We conclude that the Indiana legislature did not intend for the Act to apply to scenarios of this kind. Accordingly, we believe the trial court had subject matter jurisdiction over the IIED claim and erred in concluding otherwise.
Conclusion
Concluding that the trial court did not err in dismissing Terry’s breach of duty claim for lack of subject matter jurisdiction, we affirm that portion of its order. Concluding that the trial court did commit error in dismissing Terry’s IIED claim for lack of subject matter jurisdiction, however, we reverse the trial court’s dismissal of that claim and remand for *11 further proceedings.
Affirmed in part, and reversed and remanded in part.
BAKER, J., and KIRSCH, J., concur.
Notes
[1] We note that all facts are stated as alleged in the complaint and we merely assume they are true to decide a
question of law. See Doe by Roe v. Madison Ctr. Hosp.,
[2] Malpractice is a “tort or breach of contract based on health care or professional services that were provided, or that should have been provided, by a health care provider, to a patient.” Ind. Code § 34-18-2-18.

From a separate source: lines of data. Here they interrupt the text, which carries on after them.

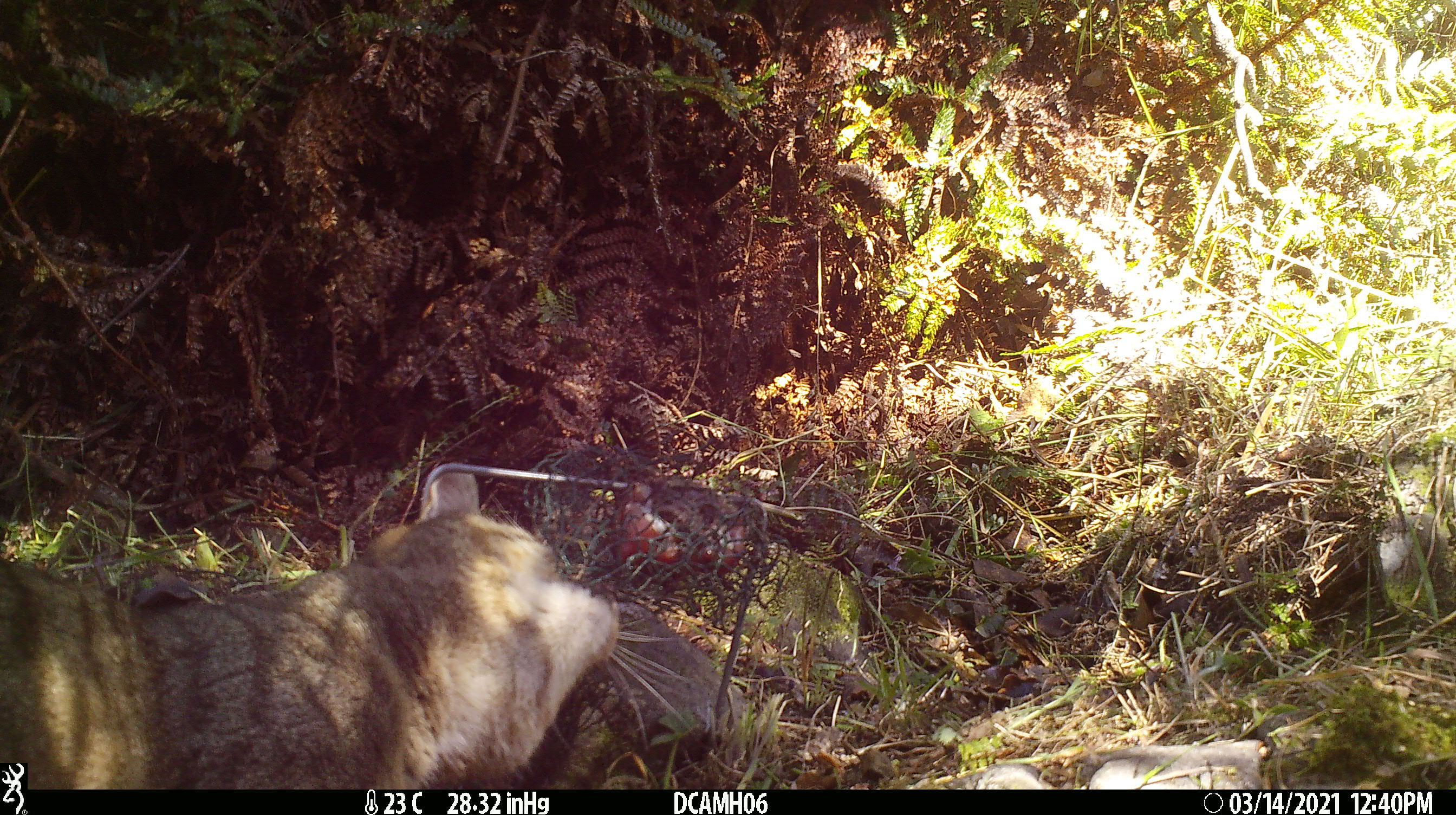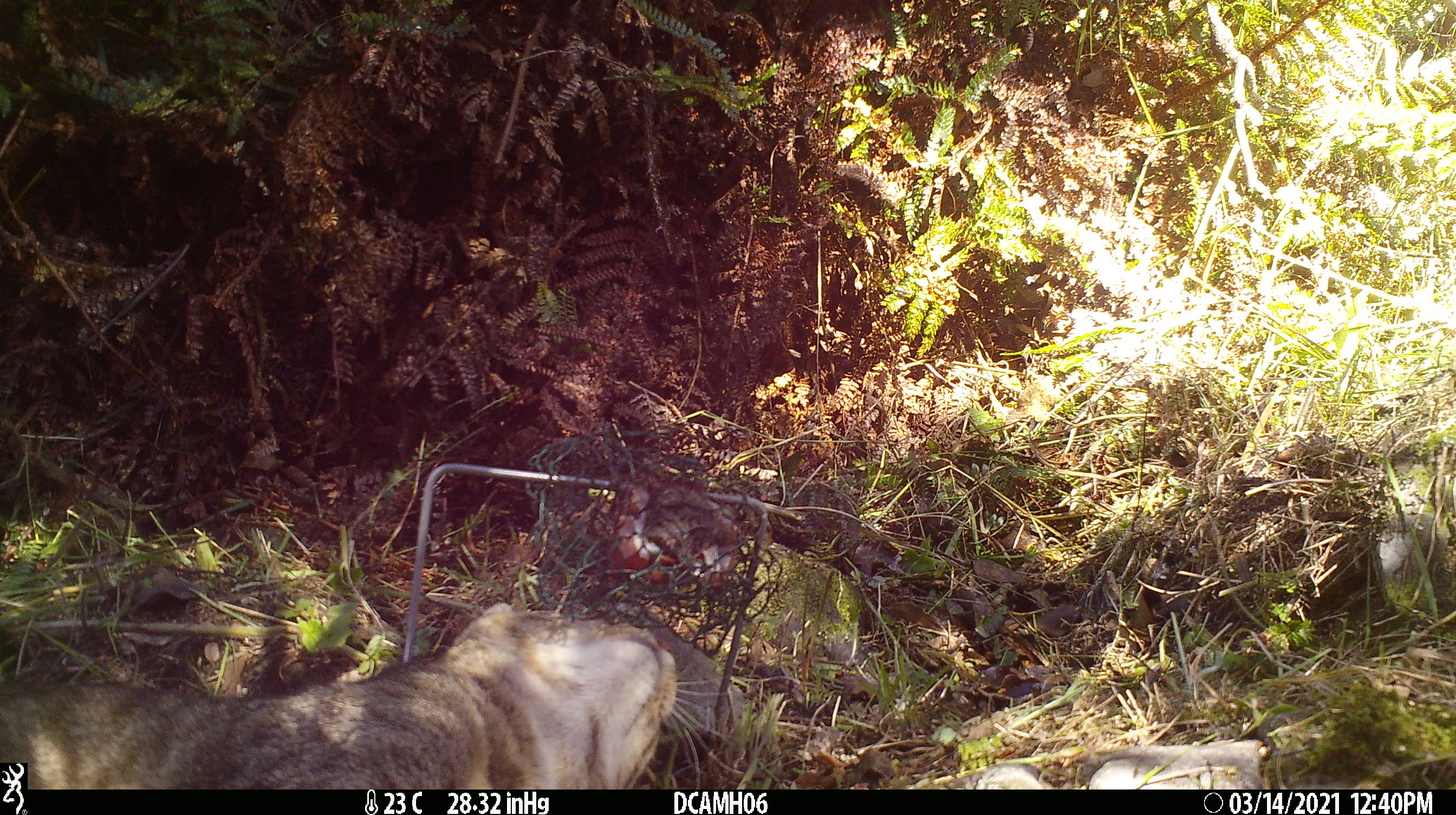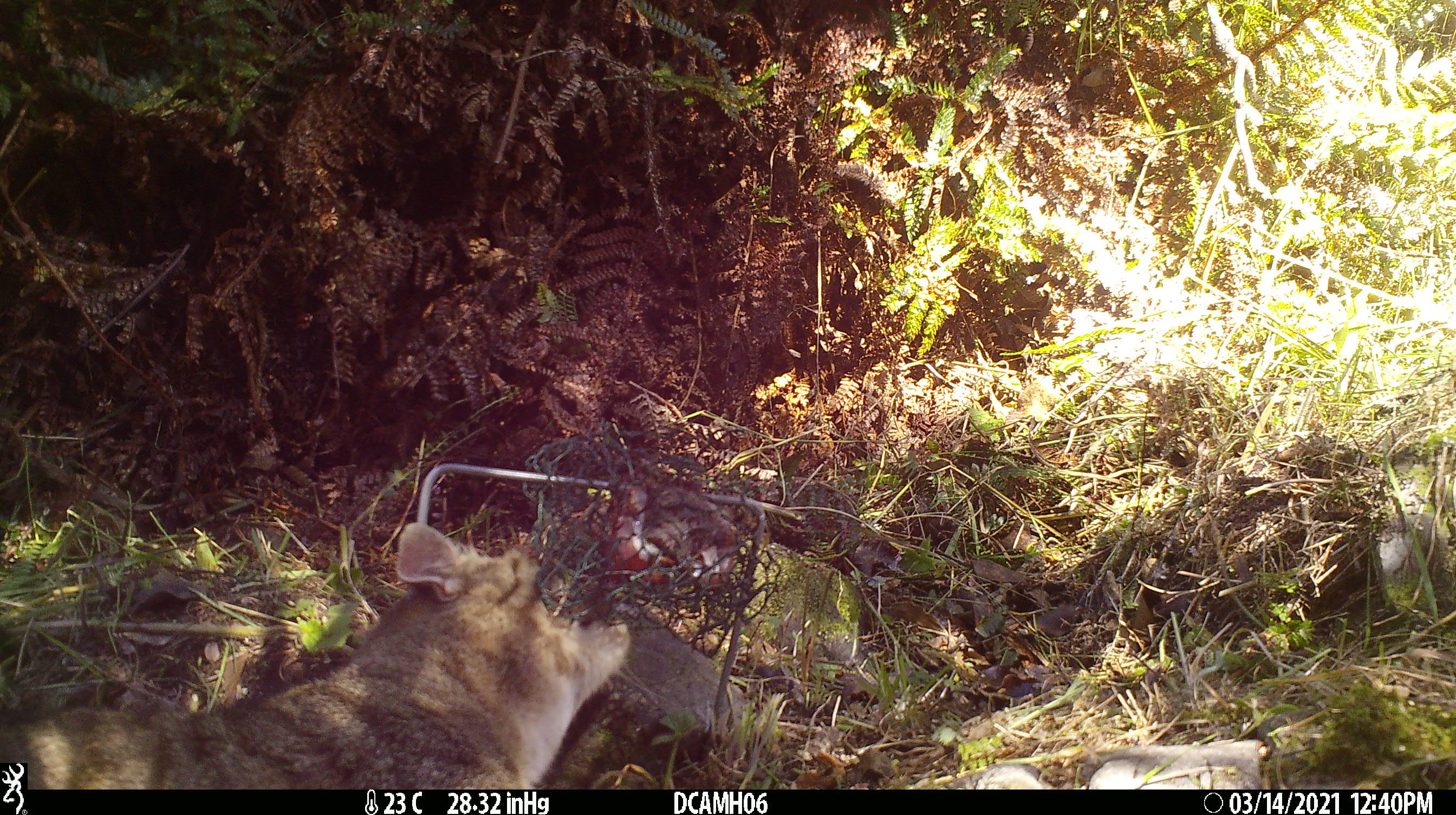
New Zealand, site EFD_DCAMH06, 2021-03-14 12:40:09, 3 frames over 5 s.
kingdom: Animalia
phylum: Chordata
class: Mammalia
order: Carnivora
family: Felidae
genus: Felis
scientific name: Felis catus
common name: domestic cat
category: cat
Cat (domestic cat) (Felis catus).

[3] Terry’s theory that Community breached its duty by failing to report the possible rape to law enforcement derives from Indiana Code sections 12-10-3-2(a) and 12-10-3-9(a). Under those statutory provisions, a healthcare provider may be required to make a report if it has reason to believe the patient is an endangered adult.
[4] Terry’s theory that Community breached its duty to preserve evidence derives from Indiana Code section 35-44.1-2-2(a)(3), which makes it an obstruction of justice for a person to intentionally dispose of evidence used in an investigation.
[5] Terry also claims that Community breached its general duty of reasonable care.